● **Required task**
Please answer from the article on Qinghai Road below: how many saloons did the company Beer Street plan to build?

=== Document text ===

SHANGHAI - Laws rule China today, its leaders thunder regularly from Beijing, yet many Communist Party cadres and officials still believe their word trumps the law, willfully ignoring it. Increasingly, though, citizens are seizing upon the law and using it to battle official wrongdoing, like the Chinese and foreign residents of once-tranquil Qinghai Road. They are fighting to have tacky bars that appeared overnight removed and prevent the construction of more by the company, "Beer Street" that planned for as many as 20 saloons. And they may even be winning.

They are hammering away at the lack of permits, irregularities and illegalities; they are seeking audiences with and sending petitions to city and Communist Party officials, the Shanghai People's Congress (the city council), planners and police. Their petitions are signed as well by many overseas Chinese residents who know how to use the law. All these actions have disrupted the quiet and comfortable lives of bureaucrats who used to act with impunity, while brooking no dissent.

If this campaign invoking the law fails, residents are quite prepared to file suit with the courts that usually - but not always these days - rule in mandarins' favor, and to court attention from newspapers and television stations with reputations for exposing corruption and malfeasance.

Similar challenges, even victories, against once all-powerful mandarins are becoming increasingly common in the new China where communist leaders proclaim the law, not the government or party, is paramount. And residents here are taking them at their word.

Residents of the Sea of Clouds apartments, opposite Shanghai Television's towering headquarters on Qinghai Road branching off downtown boutique-lined Nanjing Road, insist their enclave must be restored to its former simple character, before Beer Street construction began in August for what was supposed to be a brief period - a three-month tourism festival.

"If we succeed in getting these structures removed it will set a precedent," says a retired legal professional with more than 20 years' experience. "If we win this time, the law wins. It's major progress," the professional said, speaking on condition of anonymity, which is customary in China.

=== Entries supplied ===

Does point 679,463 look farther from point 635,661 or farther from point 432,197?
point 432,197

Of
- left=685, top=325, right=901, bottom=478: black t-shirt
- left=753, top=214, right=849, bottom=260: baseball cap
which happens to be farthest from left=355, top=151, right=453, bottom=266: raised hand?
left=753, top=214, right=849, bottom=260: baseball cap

===

● **Correct answer**
As many as 20 saloons.